* [Work to complete]: Copy out the material from the line containing "What is the distance measurement" through the end, substituting "spacing" for "separation distance" and keeping everything else unchanged.

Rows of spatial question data
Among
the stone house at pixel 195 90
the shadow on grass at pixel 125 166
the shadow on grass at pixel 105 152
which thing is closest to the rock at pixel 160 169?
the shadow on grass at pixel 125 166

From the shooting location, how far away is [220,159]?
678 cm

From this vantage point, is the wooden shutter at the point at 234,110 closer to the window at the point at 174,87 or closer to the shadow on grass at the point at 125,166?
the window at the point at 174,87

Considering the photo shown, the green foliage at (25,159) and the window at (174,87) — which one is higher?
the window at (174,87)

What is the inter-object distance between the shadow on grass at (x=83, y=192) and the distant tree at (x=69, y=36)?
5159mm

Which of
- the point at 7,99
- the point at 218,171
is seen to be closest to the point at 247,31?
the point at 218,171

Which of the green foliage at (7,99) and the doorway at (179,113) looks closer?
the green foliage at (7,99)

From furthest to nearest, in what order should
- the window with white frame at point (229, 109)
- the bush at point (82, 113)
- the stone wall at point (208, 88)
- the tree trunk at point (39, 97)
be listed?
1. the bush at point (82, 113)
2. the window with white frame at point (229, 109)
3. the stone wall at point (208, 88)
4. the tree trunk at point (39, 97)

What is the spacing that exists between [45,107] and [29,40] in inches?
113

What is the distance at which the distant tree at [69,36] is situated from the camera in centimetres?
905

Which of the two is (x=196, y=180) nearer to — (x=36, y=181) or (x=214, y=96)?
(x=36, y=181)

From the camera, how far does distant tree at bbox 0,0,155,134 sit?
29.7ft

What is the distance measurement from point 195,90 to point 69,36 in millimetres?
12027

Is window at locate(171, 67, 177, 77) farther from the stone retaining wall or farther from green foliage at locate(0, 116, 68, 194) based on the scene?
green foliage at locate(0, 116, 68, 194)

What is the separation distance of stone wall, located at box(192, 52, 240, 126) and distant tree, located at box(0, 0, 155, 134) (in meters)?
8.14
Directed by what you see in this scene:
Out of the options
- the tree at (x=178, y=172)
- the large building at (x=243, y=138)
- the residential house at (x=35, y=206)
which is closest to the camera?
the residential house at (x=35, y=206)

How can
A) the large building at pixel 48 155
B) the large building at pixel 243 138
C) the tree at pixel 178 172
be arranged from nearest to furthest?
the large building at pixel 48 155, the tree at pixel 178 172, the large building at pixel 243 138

* [Written answer]:
What is the distance measurement from point 195,90 to point 69,36 in millimetres?
12027

Is window at locate(171, 67, 177, 77) farther from the stone retaining wall or farther from green foliage at locate(0, 116, 68, 194) based on the scene?
green foliage at locate(0, 116, 68, 194)

What is the spacing of stone wall, located at box(192, 52, 240, 126) and distant tree, located at box(0, 0, 155, 134) (in meters)?
8.14
Directed by what you see in this scene:
Out of the options
- the tree at (x=178, y=172)
- the large building at (x=243, y=138)
- the residential house at (x=35, y=206)
which is closest to the camera?
the residential house at (x=35, y=206)

How can
A) the large building at pixel 48 155
B) the large building at pixel 243 138
C) the tree at pixel 178 172
be arranged from nearest to furthest?
the large building at pixel 48 155, the tree at pixel 178 172, the large building at pixel 243 138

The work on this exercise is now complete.